3. Different cyclic motions of the mucus-periciliary interface [velocity profiles (b)–(d)] had significant effects on the viscoelastic mucus velocity field.

4. The elasticity variations did not have significant effects on the viscoelastic mucus velocity (7%) in the presence of independent time-varying boundary condition [velocity profile (a)].

5. By increasing the elasticity of the mucus layer, the flow did not have enough time to adjust the interface velocity, so the interface velocity is transferred into the mucus domain with a phase shift.

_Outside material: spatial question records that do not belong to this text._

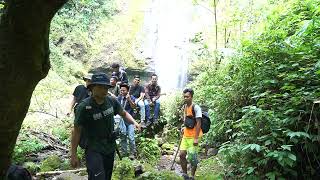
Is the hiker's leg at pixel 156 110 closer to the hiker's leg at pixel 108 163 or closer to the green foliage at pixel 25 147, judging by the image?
the green foliage at pixel 25 147

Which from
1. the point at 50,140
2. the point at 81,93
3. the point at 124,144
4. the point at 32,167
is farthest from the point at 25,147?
the point at 124,144

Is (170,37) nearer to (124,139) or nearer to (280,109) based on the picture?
(124,139)

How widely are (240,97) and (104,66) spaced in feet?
43.2

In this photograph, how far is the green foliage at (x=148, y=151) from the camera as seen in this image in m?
8.37

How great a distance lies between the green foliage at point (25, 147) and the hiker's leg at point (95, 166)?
132 inches

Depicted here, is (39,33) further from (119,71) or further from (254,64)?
(119,71)

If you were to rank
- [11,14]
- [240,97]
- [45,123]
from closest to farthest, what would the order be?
[11,14], [240,97], [45,123]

6. The maximum differences in velocities were 215% and 52% for sneezing and coughing, respectively, due to substituting viscoelastic mucus with a high viscosity Newtonian one.

7. In contrast to cough, the viscoelastic mucus flow direction was reversed under the influence of sneeze.

8. There was a high order of dependency between the relaxation time and the imposed boundary conditions at the mucus-periciliary interface that led to the invalidation of replacing viscoelastic mucus with a high viscosity Newtonian one.

9. Neglecting the recovery stroke caused the underestimation of velocity up to 50% using viscoelastic mucus.

Two opening subjects can be performed in the continuation of the present work. First, investigation of the interaction between described boundary conditions in the present work and the 5-mode nonlinear Giesekus mucus model to model mucus flow accurately. The second is substituting the zero recovery stroke with a nonzero one to consider the effect of separating cilia from the mucus layer.

Data Availability Statement

The datasets analyzed during the current study are available from the corresponding author on reasonable request.